> _Parts of the exercise_
**1.** Rewrite part of the coq au vin recipe, beginning at the words "Coq au vin or" and stopping after "to find out.", with "pearl onions" replaced by "shallots".
**2.** According to the coq au vin recipe, which red wine did the writer use?
**3.** Take the coq au vin recipe further from where it stops.

> _Text provided_
- - -

Or what do you think of first?

Beef bourguignon? Crème brûlée? Escargot? Ratatouille? It’s definitely not coq au vin (COCO-VEN).

What’s coq au vin?

Coq au vin or ‘cock in wine’ is a traditional French stew made with chicken, a whole bottle of red wine (oui oui), pearl onions, celery, carrots, and mushrooms. I don’t know about you, but I’ve never seen a recipe with chicken that calls for red wine. Red wine is always used for dark meats like beef or pork, while white wine is used with fish or chicken. So, I was intrigued. Wouldn’t the wine dye my chicken red? Is that bad?

I decided to find out.

And…it came out great! Coq au vin is a rich stew to say the least of chicken and vegetables that are first marinated overnight, then slowly simmered to tender, ever-so-slightly sweet perfection. Here’s what you’ll need:

Ingredients

20 pearl onions (or 1 large white onion)
2 stalks celery
2 carrots
4 sprigs parsley
4 sprigs thyme
2 bay leaves
1 whole chicken
1 750ml bottle of red wine (I used Bordeaux, you can also use a Cabernet Sauvignon, Merlot, or Pinot Noir)
8oz thick-cut bacon
1lb mushrooms
1Tbsp all-purpose flour
salt to taste
fresh parsley for garnish

Step One: Peel the pearl onions. I sliced off the ends and removed the outer layers. Watch some Youtube while you peel. Try not to cry.

Step Two: Chop the celery and carrots. I don’t peel my carrots, seems like a waste of perfectly good food, a good wash is fine. Is that weird?

Step Three: Tie the parsley, thyme, and bay leaves together with string to make a bouquet garni.

Step Four: Cut up the chicken. If you’ve never done this before, it’ll probably feel a bit awkward. Basically, you’re aiming to separate the legs, wings, and thighs from the body at the joints. You can use your hands to feel for them, or bend the limbs in the opposite direction to find where they are. Google it if you have trouble, the more you do it the easier it’ll get!

- - -

> _Extracted information_
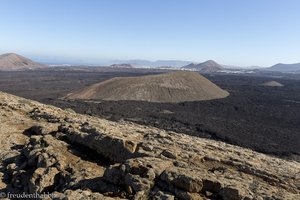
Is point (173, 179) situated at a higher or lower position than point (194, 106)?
higher

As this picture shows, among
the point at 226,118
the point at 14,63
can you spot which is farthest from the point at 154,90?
the point at 14,63

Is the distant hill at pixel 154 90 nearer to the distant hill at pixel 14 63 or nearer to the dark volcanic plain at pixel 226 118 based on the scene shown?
the dark volcanic plain at pixel 226 118

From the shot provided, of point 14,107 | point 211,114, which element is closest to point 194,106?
point 211,114

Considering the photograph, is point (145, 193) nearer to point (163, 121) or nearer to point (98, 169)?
point (98, 169)

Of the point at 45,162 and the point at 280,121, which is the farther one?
the point at 280,121

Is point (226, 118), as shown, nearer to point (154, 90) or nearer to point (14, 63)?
point (154, 90)

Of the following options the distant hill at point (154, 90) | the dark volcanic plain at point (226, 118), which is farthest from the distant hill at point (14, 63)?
the dark volcanic plain at point (226, 118)
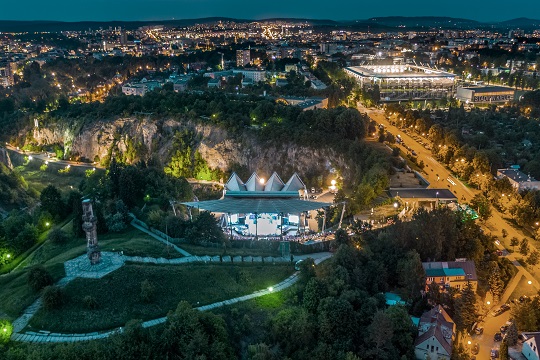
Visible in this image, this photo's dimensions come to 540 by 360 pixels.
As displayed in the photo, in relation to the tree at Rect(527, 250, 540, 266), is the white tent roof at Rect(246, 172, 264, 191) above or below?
above

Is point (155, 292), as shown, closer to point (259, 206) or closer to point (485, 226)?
point (259, 206)

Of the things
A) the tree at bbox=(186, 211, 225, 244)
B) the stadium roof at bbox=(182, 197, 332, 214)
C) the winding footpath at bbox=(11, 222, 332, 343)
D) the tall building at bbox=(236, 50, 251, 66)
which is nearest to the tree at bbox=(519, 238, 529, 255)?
the winding footpath at bbox=(11, 222, 332, 343)

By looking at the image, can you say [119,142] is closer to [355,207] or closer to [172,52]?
[355,207]

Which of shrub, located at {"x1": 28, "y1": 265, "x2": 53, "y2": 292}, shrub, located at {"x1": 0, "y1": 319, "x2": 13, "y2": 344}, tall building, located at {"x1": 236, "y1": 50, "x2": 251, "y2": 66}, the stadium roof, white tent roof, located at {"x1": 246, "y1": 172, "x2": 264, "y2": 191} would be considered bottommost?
white tent roof, located at {"x1": 246, "y1": 172, "x2": 264, "y2": 191}

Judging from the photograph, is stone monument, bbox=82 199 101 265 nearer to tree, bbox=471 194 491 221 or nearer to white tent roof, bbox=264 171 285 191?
white tent roof, bbox=264 171 285 191

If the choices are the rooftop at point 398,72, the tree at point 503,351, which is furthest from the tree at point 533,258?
the rooftop at point 398,72

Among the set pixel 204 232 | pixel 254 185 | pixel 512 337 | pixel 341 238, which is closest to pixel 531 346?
pixel 512 337
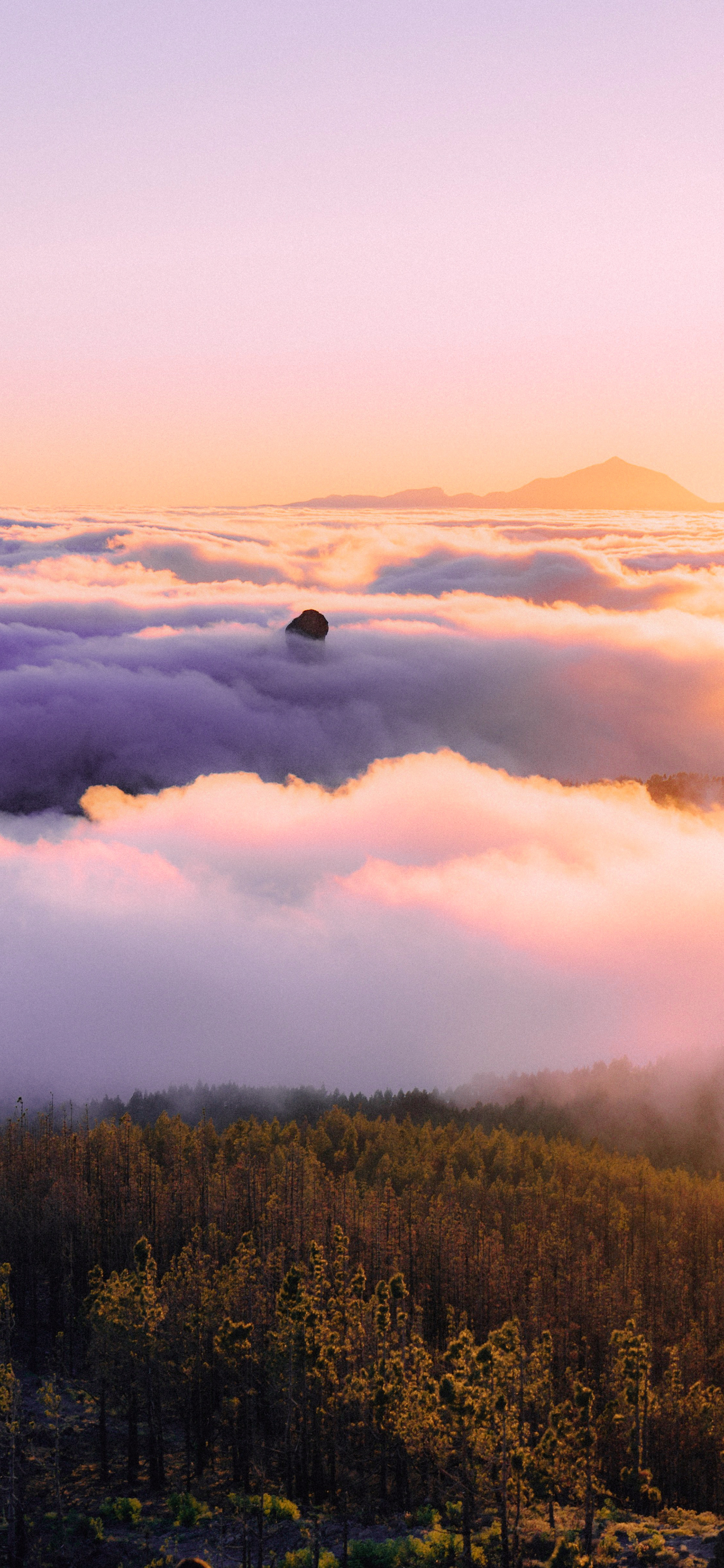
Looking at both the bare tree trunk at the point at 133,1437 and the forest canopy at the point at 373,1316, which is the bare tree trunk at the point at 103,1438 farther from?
the bare tree trunk at the point at 133,1437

- - -

> _Outputs_
**1.**
Coq au vin or ‘cock in wine’ is a traditional French stew made with chicken, a whole bottle of red wine (oui oui), shallots, celery, carrots, and mushrooms. I don’t know about you, but I’ve never seen a recipe with chicken that calls for red wine. Red wine is always used for dark meats like beef or pork, while white wine is used with fish or chicken. So, I was intrigued. Wouldn’t the wine dye my chicken red? Is that bad?

I decided to find out.

**2.** Bordeaux.

**3.**
Separate the wings, legs, thighs, and breasts. Put the remaining skeleton (carcass?) in a freezer bag or container and keep it in the freezer for making chicken broth or soup later.

Step Five: Uncork the wine, and toss the chicken, chopped vegetables, bouquet garni, peppercorns, and wine in a large bowl. Mix to make sure the chicken and bouquet is submerged and coated. Cover and marinate overnight up to two days, turning every twelve hours or so to make sure it gets into every piece.

Step Six: Who knew purple chicken could be so appealing. Strain the marinade, reserving it (you’ll need it later) and let the chicken rest for 5-10 minutes to dry out. You can also pat the pieces dry with a paper towel.

Step Seven: While you’re letting the chicken rest, dice the bacon and fry it in a dutch oven until crisp and brown. Remove the bacon from the pan (leaving the grease) and set aside.

Step Eight: Brown the chicken in the bacon grease, working in batches to not crowd the pan. This seemed so wrong and so right. Once the chicken is brown, set it aside.

Step Nine: Add the pearl onions, carrots, and celery from the marinade into the same pot you browned the chicken in. Let them cook for five minutes, then add the mushrooms, and cook a few more minutes. Dust the veggies with the flour, stirring to combine. This will make the gravy nice and thick.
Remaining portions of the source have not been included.